The Olympus Evolt E-500 and the Olympus OM-D E-M1 Mark II are two digital cameras that were revealed to the public, respectively, in September 2005 and September 2016. The E-500 is a DSLR, while the E-M1 II is a mirrorless interchangeable lens camera. Both cameras are equipped with a Four Thirds sensor. The E-500 has a resolution of 8 megapixels, whereas the E-M1 II provides 20.2 MP.
Below is an overview of the main specs of the two cameras as a starting point for the comparison.
|Olympus E-500||Olympus E-M1 II|
|Digital single lens reflex||Mirrorless system camera|
|Four Thirds lenses||Micro Four Thirds lenses|
|8 MP, Four Thirds Sensor||20.2 MP, Four Thirds Sensor|
|no Video||4K/30p Video|
|ISO 100-400 (100 - 1,600)||ISO 200-25,600|
|Optical viewfinder||Electronic viewfinder (2360k dots)|
|2.5 LCD, 215k dots||3.0 LCD, 1037k dots|
|Fixed screen (not touch-sensitive)||Swivel touchscreen|
|2.5 shutter flaps per second||18 shutter flaps per second|
|Lens stabilization only||In-body stabilization|
|not weather sealed||Weathersealed body|
|750 shots per battery charge||440 shots per battery charge|
|130 x 95 x 66 mm, 479 g||134 x 91 x 67 mm, 574 g|
Going beyond this snapshot of core features and characteristics, what are the differences between the Olympus Evolt E-500 and the Olympus OM-D E-M1 Mark II? Which one should you buy? Read on to find out how these two cameras compare with respect to their body size, their imaging sensors, their shooting features, their input-output connections, and their reception by expert reviewers.
The physical size and weight of the Olympus E-500 and the Olympus E-M1 II are illustrated in the side-by-side display below. The two cameras are presented according to their relative size. Three consecutive perspectives from the front, the top, and the back are available.
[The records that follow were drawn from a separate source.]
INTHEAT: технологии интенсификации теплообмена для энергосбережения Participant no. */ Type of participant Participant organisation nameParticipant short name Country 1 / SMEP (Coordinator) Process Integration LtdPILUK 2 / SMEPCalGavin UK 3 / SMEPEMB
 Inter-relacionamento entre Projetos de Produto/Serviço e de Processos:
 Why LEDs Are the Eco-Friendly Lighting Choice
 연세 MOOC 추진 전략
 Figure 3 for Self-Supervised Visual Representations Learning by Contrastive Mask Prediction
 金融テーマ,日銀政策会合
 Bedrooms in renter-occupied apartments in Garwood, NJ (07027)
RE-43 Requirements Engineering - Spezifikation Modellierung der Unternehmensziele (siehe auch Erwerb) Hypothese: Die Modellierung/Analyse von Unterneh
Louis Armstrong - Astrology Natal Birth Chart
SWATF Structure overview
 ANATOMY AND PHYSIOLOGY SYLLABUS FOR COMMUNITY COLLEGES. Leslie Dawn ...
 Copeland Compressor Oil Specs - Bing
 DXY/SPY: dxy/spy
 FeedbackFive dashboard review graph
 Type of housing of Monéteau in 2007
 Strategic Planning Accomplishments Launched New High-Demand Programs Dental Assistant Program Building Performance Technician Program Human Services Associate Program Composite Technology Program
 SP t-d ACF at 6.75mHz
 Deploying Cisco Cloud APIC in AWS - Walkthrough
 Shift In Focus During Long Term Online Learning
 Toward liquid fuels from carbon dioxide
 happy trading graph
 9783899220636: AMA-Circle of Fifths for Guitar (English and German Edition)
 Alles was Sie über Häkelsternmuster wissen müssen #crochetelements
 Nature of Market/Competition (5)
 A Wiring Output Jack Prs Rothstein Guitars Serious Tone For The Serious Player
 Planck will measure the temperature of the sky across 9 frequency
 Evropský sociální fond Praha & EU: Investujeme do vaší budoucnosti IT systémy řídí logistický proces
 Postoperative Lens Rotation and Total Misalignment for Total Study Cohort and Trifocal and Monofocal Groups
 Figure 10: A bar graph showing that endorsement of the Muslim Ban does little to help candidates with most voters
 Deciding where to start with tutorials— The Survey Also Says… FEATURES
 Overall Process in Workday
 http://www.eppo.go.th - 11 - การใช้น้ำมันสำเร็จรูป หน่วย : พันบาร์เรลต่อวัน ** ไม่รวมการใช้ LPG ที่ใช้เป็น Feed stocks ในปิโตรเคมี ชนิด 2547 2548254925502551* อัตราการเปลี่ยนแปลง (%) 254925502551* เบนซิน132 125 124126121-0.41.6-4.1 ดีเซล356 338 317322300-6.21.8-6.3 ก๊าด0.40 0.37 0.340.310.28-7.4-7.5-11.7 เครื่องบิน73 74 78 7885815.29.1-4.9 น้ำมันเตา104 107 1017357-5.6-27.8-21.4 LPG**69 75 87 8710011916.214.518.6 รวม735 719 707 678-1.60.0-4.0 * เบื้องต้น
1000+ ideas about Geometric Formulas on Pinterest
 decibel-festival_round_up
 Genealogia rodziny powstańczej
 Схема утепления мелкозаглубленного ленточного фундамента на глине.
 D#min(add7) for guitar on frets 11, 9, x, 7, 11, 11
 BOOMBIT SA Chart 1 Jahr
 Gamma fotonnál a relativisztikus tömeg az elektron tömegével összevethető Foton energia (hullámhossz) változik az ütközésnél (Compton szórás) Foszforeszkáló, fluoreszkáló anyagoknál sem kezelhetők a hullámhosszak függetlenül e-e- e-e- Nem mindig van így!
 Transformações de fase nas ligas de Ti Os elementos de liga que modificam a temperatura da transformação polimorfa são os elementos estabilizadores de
All width, height and depth dimensions are rounded to the nearest millimeter.
If the front view area (width x height) of the cameras is taken as an aggregate measure of their size, the Olympus E-M1 II is somewhat smaller (1 percent) than the Olympus E-500. However, the E-M1 II is markedly heavier (20 percent) than the E-500. It is noteworthy in this context that the E-M1 II is splash and dust-proof, while the E-500 does not feature any corresponding weather-sealing.
The above size and weight comparisons are to some extent incomplete since they do not consider the interchangeable lenses that both of these cameras require. Both cameras have similarly sized sensors, but DSLRs have a larger flange-to-focal plane distance than mirrorless cameras, which imposes contraints on the optical engineering process and generally leads to bigger and heavier lenses. You can compare the optics available for the two cameras in the Four Thirds Lens Catalog (E-500) and the Micro Four Thirds Lens Catalog (E-M1 II). Mirrorless cameras, such as the E-M1 II, have moreover the advantage that they can use many lenses from other systems via adapters, as they have a relatively short flange to focal plane distance.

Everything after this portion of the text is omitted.